#### PASSAGE PROVIDED ####

The 8-Question Memory Care Decision Framework Every Family Needs

Quick answer: Most families try to answer the memory care decision with one big question (“is it time?”), which produces months of stalled deliberation. The structured 8-question framework below breaks that decision into specific evaluable signals across safety, caregiver health, daily function, social and emotional wellbeing, and household sustainability. Three or more “yes” answers across the eight questions typically means the move is warranted within the next 60 to 90 days. Two or fewer usually means it is too early. The framework comes from years of helping SoCal families make this decision and tracking which placements thrived and which were regrettable in either direction.

 

Why one big question fails

The “is it time for memory care?” question is impossible to answer directly because it is actually eight different questions stacked on top of each other. Each one has a clearer answer than the composite. When families try to answer the composite, they typically do one of three things:

  • Wait too long, until a crisis forces the decision in the worst possible conditions
  • Move too soon, before community living has the most benefit and after-effects of an early move (disorientation, isolation, decline)
  • Stay stuck in deliberation while the situation worsens

The framework below structures the decision so that the data, rather than the emotion, drives the timing. The questions are not weighted equally. The first three are higher-stakes safety questions where a single “yes” can be sufficient. The remaining five build the case for or against the move.

 

The 8 questions

Question 1. Are there active safety issues that home setup cannot reasonably solve?

Look for specific recent events:

  • Wandering outside the home, especially at night
  • Leaving the stove on, with or without a fire
  • Falls in the past 90 days, especially overnight bathroom trips
  • Driving incidents (recent accidents, getting lost, near-misses)
  • Mismanaged medications resulting in missed doses or doubled doses
  • Unable to use the phone reliably to call for help

One safety event is a warning. Two or more in 90 days, or a single high-severity event (a fire, a fall with hospitalization, getting lost outside), is often a sufficient reason on its own. The question is not whether you could mitigate each issue, but whether the mitigations have stopped working or stopped being followed.

Threshold for “yes”: Two or more safety events in the past 90 days, or one high-severity event.

Question 2. Is the primary caregiver’s health declining because of the caregiving?

Spousal and adult-child caregivers often deteriorate physically and mentally as dementia care intensifies. Specific signals:

  • Lost or gained more than 10 pounds in the past six months
  • Sleep disruption most nights (caregiver getting fewer than 5-6 hours)
  • New or worsening chronic conditions (blood pressure, blood sugar, anxiety, depression)

####

PROBLEM 1:
Answer these questions about the memory care framework text, one line each:
(a) How many "yes" answers typically mean the move is warranted, and within what time frame?
(b) Which of the eight questions are described as higher-stakes safety questions where a single "yes" can be sufficient?
(c) What is the threshold for "yes" on Question 1?
PROBLEM 2:
Resume the memory care framework text, picking up right after its final line about new or worsening chronic conditions.
The records are separate material, unrelated to the memory care text.

#### DATA LISTING ####

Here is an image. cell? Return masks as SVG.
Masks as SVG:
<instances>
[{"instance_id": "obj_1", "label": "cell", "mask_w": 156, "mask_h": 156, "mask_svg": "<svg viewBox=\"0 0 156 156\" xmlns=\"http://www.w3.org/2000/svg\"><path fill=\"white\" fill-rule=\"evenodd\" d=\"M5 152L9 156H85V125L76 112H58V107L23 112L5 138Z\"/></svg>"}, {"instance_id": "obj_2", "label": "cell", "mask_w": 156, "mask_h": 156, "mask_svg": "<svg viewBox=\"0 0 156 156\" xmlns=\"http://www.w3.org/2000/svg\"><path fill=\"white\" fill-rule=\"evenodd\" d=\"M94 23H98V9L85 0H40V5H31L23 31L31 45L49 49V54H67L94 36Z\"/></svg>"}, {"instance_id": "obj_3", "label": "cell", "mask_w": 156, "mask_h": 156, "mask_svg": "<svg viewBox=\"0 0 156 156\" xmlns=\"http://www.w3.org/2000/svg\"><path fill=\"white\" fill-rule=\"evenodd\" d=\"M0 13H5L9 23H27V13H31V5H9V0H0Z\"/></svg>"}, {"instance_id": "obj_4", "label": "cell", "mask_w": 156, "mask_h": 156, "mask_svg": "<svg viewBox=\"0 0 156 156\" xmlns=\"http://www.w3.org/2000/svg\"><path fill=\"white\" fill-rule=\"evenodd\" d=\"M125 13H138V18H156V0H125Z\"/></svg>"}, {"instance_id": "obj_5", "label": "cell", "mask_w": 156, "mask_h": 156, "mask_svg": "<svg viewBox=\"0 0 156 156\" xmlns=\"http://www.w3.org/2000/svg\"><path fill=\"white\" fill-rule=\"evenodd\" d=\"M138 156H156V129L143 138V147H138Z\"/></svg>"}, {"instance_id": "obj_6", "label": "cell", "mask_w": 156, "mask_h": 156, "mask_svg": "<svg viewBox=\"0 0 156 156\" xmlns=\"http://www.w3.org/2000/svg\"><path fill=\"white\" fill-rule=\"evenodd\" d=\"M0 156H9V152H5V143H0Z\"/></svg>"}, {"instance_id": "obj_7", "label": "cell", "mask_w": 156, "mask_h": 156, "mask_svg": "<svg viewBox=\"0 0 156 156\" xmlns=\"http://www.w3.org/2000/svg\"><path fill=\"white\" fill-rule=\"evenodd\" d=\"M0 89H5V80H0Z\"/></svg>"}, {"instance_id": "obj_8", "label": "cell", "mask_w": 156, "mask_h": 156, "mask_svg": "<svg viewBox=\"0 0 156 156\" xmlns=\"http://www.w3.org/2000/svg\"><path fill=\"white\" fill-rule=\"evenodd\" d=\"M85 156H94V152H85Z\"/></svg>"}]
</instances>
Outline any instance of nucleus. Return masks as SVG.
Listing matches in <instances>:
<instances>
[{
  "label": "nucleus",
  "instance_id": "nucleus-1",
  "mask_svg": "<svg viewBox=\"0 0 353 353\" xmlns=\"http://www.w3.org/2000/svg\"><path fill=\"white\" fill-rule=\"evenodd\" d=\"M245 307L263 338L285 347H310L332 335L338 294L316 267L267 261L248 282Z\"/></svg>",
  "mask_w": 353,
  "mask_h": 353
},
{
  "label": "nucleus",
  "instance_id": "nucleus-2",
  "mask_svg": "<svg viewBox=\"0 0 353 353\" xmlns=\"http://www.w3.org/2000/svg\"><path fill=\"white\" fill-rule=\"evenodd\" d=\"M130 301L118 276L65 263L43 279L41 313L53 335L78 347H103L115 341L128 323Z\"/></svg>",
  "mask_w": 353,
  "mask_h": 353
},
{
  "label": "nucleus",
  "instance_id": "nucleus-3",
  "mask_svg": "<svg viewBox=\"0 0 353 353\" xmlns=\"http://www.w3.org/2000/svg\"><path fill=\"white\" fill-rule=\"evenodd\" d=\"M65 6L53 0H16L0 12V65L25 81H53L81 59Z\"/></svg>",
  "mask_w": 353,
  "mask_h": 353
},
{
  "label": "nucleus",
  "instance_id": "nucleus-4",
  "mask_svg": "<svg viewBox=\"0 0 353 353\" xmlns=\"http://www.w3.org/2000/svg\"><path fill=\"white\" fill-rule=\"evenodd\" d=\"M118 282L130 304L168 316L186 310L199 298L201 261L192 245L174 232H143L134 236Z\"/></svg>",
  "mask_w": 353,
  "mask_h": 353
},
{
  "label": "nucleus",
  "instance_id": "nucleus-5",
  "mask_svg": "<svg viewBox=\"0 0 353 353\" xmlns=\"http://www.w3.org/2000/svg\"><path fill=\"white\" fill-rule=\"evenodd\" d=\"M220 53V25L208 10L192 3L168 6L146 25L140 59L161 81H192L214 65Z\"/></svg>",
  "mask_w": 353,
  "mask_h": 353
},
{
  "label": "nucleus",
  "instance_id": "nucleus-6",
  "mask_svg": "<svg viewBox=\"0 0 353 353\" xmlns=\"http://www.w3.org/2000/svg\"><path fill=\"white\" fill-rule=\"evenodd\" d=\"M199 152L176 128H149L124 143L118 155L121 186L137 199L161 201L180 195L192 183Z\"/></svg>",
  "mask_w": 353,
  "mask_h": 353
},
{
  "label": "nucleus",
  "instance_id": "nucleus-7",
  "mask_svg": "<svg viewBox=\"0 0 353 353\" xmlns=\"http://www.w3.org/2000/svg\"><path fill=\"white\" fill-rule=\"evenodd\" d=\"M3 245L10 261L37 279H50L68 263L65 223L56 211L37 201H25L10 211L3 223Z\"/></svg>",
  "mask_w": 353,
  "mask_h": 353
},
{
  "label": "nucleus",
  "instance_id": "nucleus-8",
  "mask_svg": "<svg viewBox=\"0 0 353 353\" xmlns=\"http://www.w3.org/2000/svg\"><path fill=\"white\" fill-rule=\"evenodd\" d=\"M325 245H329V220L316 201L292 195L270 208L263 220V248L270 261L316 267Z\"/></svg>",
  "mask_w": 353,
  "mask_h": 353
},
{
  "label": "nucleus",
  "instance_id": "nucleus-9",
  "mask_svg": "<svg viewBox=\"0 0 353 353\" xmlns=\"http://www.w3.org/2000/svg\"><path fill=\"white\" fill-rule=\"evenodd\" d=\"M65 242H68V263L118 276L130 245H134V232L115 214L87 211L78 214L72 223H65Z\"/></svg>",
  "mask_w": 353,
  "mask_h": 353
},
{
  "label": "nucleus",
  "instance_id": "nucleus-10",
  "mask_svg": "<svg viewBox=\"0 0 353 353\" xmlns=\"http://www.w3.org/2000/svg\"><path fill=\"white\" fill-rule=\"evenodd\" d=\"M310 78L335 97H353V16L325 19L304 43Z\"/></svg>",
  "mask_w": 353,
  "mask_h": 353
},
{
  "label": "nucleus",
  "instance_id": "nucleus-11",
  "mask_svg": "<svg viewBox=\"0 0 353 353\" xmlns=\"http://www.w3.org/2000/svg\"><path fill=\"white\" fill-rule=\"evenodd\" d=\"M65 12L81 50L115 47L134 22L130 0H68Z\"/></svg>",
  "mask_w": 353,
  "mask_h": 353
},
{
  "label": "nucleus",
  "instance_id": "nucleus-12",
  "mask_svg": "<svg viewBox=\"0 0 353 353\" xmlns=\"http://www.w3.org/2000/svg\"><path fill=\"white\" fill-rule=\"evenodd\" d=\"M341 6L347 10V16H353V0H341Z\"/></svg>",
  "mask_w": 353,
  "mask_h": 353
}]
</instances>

####

EXPECTED ANSWER 1:
(a) Three or more "yes" answers; within the next 60 to 90 days.
(b) The first three questions.
(c) Two or more safety events in the past 90 days, or one high-severity event.

EXPECTED ANSWER 2:
  • Reduced or eliminated social contact outside the household
  • Caregiver has fallen, been hospitalized, or had a major health event in past year
  • Caregiver describes themselves as “at the end” or shows signs of burnout

The data on this is unambiguous: caregivers who decline often die before the person they are caring for. The move to memory care is sometimes the only intervention that prevents two declines instead of one.

Threshold for “yes”: Three or more signals, or one major health event in the caregiver in the past year.

Question 3. Has the care need exceeded what in-home care can reasonably provide?

In-home care is highly effective for many situations. It becomes inadequate when:

  • Care needs are 24/7 and the budget cannot sustain live-in or 24-hour in-home care
  • Behavioral expressions (agitation, aggression, sundowning) exceed what one caregiver at a time can safely manage
  • Medical complexity has increased to the point where care planning is changing weekly
  • The home environment cannot be made safe for advancing cognitive decline (stairs, layout, isolation)
  • The person is awake and active at unpredictable hours, requiring continuous supervision

In-home care in coastal SoCal typically runs $35 to $48 per hour. At 24/7 coverage, that is $25,000 to $35,000 per month. Memory care in the same markets typically runs $7,500 to $14,000 per month. When 24/7 care becomes necessary, the cost equation often shifts toward memory care simply on financial sustainability.

Threshold for “yes”: 24/7 care is needed and is either unsustainable financially or operationally with in-home care.

Question 4. Is daily function declining in ways that matter?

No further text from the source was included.